Estratto del testo
^^^^^^^^

SARAJEVO - In Bosnia Erzegovina ci sono almeno 3000 estremisti islamici secondo le autorità di Sarajevo, ma la stima è al ribasso.

La presenza jihadista risale ai tempi della guerra di vent’anni fa che ha provocato oltre centomila morti, quando i mujaheddin provenienti addirittura dall’Afganistan avevano formato un battaglione a Zenica. Oggi a Sarajevo è in corso un’udienza del processo contro Bilal Bosnic, l’imam itinerante, che si era fatto le ossa da giovane proprio nell’unità Al mujaheddin durante il conflitto. Bosnic ha aderito al Califfato ed è accusato di aver reclutato volontari per lo Stato islamico anche dall’Italia. Un’inchiesta della procura di Venezia è in corso e le indagini sono affidate ai carabinieri del Ros di Padova.

La Bosnia Erzegovina fa parte a pieno titolo della “Balkan connection”, nome dell’operazione antiterrorismo condotta oggi in Italia ed Albania. “I bosniaci andati a combattere in Siria o Iraq sono 160. Oltre il 90% ha aderito allo Stato islamico e vivono a Raqqa o Aleppo. Trenta sono morti ed una trentina è rientrata in patria” dichiara a ilGiornale.it, Dubravko Campara, il procuratore che sostiene l’accusa contro Bosnic.

^^^^^^^^

Record forniti

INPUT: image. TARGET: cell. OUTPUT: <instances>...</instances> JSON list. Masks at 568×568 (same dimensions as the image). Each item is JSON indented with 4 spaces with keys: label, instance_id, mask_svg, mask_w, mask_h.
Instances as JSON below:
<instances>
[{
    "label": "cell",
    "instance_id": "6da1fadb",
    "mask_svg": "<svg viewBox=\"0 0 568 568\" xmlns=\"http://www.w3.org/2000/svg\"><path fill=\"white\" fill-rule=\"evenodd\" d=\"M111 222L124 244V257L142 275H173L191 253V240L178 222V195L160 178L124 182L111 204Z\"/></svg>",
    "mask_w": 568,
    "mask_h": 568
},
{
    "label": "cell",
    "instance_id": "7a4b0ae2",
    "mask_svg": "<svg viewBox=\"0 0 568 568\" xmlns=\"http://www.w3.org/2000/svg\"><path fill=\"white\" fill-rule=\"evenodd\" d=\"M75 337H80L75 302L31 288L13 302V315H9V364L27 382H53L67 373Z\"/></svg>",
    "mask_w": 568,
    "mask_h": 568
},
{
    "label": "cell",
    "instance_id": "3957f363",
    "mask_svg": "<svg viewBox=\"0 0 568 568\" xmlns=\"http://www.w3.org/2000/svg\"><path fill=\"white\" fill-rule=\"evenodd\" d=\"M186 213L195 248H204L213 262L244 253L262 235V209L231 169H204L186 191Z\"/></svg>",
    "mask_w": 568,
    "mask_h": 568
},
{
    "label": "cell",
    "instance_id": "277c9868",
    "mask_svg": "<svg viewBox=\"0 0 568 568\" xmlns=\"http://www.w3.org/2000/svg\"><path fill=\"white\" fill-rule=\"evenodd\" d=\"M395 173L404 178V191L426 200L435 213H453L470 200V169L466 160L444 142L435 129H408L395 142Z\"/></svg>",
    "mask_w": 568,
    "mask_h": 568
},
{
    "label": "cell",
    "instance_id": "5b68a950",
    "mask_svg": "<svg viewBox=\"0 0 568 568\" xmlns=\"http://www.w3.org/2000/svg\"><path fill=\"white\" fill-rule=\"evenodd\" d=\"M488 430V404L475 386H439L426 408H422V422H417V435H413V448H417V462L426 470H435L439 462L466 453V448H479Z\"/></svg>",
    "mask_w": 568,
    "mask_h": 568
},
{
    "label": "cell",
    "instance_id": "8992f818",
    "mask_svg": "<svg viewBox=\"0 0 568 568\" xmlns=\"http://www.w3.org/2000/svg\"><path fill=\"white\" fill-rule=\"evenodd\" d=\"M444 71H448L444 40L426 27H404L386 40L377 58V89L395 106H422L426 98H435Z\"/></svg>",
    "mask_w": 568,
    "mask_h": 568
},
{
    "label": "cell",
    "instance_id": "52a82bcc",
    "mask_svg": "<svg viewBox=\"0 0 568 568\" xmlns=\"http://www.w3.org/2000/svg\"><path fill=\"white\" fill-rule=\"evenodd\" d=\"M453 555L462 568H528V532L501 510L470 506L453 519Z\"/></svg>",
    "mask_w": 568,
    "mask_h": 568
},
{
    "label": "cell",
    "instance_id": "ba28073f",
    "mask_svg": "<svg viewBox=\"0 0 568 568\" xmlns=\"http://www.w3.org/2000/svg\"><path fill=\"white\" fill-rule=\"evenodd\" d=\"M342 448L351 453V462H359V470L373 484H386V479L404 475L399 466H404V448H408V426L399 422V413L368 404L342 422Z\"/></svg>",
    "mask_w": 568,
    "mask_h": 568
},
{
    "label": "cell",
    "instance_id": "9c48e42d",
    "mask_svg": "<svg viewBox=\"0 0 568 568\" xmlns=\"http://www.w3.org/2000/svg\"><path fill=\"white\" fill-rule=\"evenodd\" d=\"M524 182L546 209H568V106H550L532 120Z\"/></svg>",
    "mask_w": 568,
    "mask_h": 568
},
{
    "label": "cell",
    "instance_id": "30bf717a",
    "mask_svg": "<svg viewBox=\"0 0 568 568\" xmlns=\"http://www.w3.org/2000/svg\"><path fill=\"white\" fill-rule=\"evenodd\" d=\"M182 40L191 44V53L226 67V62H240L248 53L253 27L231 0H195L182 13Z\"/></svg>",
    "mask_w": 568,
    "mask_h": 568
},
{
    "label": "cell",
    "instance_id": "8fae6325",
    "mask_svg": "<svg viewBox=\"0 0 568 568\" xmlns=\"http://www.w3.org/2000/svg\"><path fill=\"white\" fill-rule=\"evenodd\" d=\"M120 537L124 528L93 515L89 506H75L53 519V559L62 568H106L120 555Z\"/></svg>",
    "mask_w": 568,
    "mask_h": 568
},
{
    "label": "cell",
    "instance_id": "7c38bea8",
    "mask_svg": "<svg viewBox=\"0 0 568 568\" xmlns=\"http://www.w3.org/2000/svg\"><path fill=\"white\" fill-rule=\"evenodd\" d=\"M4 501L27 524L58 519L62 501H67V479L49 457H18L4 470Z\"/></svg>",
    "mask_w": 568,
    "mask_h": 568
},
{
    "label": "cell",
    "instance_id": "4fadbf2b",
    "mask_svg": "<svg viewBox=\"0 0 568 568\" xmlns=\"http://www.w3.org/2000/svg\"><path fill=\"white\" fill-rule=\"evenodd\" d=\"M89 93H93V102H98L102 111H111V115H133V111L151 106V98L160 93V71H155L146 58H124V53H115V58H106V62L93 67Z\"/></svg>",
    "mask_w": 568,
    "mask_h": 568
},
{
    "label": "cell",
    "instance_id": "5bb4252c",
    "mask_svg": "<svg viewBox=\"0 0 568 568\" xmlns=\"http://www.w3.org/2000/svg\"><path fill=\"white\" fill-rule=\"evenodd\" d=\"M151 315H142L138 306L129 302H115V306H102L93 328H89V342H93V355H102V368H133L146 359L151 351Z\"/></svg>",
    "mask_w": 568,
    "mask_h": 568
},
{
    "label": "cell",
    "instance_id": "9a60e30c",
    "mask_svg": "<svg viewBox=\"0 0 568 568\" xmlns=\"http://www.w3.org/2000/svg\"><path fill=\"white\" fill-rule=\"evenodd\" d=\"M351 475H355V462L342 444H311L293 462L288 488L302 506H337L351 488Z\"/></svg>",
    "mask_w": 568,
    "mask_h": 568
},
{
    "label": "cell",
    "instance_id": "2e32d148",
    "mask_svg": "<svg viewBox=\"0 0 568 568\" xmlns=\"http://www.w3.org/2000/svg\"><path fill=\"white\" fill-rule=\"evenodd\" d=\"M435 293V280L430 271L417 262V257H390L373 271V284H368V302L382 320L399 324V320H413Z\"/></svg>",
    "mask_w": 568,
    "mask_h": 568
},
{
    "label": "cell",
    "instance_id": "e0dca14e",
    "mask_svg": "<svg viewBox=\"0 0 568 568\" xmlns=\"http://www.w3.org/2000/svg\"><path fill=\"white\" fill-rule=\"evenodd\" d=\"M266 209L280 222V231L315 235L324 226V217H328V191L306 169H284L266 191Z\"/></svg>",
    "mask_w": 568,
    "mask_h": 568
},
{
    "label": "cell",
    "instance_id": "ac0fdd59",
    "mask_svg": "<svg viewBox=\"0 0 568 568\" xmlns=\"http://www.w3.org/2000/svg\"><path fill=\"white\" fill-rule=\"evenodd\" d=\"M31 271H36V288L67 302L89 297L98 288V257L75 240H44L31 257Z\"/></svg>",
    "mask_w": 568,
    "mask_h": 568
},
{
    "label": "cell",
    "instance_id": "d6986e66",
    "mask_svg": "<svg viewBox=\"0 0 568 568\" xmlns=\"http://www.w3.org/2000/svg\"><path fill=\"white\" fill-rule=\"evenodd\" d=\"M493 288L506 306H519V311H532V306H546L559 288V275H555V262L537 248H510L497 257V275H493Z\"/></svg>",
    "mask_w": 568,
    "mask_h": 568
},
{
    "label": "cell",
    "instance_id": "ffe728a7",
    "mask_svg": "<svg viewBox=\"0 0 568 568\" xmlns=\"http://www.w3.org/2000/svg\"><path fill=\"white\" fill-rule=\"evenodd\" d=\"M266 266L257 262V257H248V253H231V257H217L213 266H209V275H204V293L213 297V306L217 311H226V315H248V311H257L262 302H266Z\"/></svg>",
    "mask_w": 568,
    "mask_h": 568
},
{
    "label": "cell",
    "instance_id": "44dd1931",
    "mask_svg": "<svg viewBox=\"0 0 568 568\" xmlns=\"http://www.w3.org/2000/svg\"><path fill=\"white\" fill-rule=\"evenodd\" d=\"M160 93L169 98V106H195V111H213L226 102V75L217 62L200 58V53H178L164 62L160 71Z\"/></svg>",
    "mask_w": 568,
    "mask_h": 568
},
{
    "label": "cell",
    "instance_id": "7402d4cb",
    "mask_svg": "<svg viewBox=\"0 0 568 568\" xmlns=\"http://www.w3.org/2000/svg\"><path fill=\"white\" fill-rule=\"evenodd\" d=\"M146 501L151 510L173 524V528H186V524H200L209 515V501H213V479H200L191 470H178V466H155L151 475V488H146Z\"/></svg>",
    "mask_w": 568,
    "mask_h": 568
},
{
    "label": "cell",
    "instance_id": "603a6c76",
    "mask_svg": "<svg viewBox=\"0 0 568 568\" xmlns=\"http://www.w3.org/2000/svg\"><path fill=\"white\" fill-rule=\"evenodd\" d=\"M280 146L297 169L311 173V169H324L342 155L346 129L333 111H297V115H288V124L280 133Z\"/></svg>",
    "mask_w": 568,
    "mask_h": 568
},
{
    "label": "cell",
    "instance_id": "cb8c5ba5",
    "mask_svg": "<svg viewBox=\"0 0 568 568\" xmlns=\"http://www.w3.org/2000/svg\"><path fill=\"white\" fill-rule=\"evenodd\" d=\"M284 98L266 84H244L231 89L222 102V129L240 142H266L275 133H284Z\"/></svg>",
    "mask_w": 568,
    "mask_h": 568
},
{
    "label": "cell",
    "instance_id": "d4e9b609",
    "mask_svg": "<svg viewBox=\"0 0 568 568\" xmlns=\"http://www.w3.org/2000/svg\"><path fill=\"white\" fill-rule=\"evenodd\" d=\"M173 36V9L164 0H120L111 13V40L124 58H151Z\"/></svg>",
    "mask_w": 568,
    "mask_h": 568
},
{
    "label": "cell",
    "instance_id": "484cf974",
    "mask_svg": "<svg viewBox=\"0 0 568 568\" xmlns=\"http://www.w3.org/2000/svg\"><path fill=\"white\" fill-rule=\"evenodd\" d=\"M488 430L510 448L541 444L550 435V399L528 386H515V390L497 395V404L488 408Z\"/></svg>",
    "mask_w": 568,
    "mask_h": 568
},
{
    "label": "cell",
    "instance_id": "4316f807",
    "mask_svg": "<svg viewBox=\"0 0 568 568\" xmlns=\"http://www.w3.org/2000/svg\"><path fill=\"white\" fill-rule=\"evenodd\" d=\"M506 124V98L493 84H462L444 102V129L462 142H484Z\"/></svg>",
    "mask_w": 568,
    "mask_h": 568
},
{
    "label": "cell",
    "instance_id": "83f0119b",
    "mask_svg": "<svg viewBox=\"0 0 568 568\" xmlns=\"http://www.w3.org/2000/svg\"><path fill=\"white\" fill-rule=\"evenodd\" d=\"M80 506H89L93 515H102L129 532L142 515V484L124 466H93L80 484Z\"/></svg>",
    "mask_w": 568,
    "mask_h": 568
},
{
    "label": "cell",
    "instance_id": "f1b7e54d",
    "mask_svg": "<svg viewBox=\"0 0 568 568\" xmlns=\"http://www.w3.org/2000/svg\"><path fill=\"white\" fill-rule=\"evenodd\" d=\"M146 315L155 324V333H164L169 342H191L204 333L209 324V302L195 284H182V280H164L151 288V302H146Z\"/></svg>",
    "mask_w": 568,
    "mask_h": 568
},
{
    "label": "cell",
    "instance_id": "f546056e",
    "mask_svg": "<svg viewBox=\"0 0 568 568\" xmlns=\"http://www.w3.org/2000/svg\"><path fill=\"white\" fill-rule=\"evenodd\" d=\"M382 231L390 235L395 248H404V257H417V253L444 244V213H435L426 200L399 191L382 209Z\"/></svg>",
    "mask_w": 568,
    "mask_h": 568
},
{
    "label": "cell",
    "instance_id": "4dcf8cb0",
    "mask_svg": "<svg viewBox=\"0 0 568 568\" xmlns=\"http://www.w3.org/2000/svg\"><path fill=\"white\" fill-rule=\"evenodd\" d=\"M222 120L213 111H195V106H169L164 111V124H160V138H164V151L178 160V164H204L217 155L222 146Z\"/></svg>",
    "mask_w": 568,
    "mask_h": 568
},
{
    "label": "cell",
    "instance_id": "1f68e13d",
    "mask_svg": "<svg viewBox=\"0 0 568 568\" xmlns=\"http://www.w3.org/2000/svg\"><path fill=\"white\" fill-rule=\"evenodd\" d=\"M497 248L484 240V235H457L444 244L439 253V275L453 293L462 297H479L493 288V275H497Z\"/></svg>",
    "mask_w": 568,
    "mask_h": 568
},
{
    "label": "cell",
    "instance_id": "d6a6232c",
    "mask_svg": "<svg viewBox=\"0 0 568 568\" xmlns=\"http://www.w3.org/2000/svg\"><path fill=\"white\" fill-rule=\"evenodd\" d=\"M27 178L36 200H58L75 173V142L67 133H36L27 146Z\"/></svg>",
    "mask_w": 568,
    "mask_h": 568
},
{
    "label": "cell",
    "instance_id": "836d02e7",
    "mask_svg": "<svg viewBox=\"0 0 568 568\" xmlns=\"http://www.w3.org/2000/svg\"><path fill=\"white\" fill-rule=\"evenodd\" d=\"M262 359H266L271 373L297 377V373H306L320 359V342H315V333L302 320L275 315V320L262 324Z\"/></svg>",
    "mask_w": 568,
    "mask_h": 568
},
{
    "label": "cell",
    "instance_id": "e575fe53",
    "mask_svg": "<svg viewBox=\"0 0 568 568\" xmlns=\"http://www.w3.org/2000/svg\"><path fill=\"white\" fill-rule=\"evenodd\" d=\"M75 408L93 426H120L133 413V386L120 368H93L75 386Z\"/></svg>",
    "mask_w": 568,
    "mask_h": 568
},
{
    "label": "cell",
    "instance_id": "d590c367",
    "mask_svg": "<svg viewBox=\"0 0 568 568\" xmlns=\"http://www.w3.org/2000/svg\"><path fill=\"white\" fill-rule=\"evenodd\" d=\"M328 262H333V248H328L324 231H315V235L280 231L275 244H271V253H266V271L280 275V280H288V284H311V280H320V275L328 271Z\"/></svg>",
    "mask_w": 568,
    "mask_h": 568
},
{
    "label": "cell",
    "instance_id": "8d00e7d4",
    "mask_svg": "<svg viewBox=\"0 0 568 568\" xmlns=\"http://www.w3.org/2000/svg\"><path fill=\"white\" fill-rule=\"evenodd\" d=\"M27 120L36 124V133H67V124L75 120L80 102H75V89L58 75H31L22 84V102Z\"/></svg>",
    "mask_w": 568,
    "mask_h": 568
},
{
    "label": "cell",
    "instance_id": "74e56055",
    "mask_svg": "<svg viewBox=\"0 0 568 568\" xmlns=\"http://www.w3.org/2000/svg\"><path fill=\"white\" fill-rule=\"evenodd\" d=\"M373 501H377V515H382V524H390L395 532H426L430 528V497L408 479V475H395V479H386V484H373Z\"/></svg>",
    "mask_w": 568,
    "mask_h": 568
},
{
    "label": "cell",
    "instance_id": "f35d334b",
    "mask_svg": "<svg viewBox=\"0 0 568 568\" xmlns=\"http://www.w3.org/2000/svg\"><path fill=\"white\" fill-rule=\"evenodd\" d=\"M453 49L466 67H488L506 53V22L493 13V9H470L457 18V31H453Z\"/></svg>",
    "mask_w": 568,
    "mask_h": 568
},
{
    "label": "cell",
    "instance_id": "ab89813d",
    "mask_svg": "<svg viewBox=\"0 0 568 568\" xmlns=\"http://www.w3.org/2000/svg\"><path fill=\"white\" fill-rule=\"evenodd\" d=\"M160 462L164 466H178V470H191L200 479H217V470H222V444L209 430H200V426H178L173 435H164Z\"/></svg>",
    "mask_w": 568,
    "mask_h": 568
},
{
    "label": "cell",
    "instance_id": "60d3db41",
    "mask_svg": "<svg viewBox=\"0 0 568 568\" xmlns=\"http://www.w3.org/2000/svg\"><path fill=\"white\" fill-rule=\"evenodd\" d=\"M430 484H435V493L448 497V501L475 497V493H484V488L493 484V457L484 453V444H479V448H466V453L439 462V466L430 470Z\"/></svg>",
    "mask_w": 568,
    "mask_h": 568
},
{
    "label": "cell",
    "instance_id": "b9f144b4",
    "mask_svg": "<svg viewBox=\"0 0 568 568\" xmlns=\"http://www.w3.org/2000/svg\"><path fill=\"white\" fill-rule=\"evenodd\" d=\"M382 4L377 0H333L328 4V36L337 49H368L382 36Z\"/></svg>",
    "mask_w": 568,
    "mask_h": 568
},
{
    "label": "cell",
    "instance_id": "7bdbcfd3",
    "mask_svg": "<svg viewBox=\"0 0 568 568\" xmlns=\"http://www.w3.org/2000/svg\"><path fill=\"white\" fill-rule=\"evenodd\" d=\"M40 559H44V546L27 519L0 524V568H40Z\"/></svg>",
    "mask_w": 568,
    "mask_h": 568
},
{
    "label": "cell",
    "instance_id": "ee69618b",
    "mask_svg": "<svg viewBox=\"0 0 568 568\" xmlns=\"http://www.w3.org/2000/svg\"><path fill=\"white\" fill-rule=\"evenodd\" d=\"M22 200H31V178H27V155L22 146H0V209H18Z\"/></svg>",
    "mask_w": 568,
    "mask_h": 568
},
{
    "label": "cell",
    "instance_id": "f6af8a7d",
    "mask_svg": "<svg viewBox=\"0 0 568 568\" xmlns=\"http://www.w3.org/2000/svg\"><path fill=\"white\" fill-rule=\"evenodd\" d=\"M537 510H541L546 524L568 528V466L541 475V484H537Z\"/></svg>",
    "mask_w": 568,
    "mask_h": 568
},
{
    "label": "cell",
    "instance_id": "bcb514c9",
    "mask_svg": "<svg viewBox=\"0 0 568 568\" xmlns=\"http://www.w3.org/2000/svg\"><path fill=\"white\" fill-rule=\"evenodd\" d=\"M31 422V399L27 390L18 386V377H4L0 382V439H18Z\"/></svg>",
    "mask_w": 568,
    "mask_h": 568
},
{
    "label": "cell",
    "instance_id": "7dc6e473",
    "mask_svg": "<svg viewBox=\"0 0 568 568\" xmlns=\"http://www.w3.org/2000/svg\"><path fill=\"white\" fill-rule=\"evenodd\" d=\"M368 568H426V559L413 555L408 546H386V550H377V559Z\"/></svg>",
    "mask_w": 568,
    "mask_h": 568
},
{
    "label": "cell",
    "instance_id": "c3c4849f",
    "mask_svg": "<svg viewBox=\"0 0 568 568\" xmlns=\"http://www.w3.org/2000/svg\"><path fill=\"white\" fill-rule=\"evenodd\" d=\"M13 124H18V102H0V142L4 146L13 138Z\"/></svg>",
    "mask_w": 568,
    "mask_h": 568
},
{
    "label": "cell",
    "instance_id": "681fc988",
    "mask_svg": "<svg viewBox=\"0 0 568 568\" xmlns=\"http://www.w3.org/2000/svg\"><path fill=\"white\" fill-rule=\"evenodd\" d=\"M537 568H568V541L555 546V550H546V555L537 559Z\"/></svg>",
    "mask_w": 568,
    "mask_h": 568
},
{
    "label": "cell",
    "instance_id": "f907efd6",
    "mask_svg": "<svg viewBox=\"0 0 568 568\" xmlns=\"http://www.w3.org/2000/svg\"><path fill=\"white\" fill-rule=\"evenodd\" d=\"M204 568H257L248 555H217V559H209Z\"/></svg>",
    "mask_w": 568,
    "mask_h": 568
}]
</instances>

^^^^^^^^

Richiesta 1
Modifichi il brano dell'articolo sugli estremisti in Bosnia Erzegovina che va da "La Bosnia Erzegovina" fino a "l’accusa contro Bosnic.", sostituendo "Aleppo" con "Damasco", e lo riporti.
Richiesta 2
Individui nei record ogni riga che contiene la stringa "JSON" e la copi.

Risultato 1
La Bosnia Erzegovina fa parte a pieno titolo della “Balkan connection”, nome dell’operazione antiterrorismo condotta oggi in Italia ed Albania. “I bosniaci andati a combattere in Siria o Iraq sono 160. Oltre il 90% ha aderito allo Stato islamico e vivono a Raqqa o Damasco. Trenta sono morti ed una trentina è rientrata in patria” dichiara a ilGiornale.it, Dubravko Campara, il procuratore che sostiene l’accusa contro Bosnic.

Risultato 2
INPUT: image. TARGET: cell. OUTPUT: <instances>...</instances> JSON list. Masks at 568×568 (same dimensions as the image). Each item is JSON indented with 4 spaces with keys: label, instance_id, mask_svg, mask_w, mask_h.
Instances as JSON below:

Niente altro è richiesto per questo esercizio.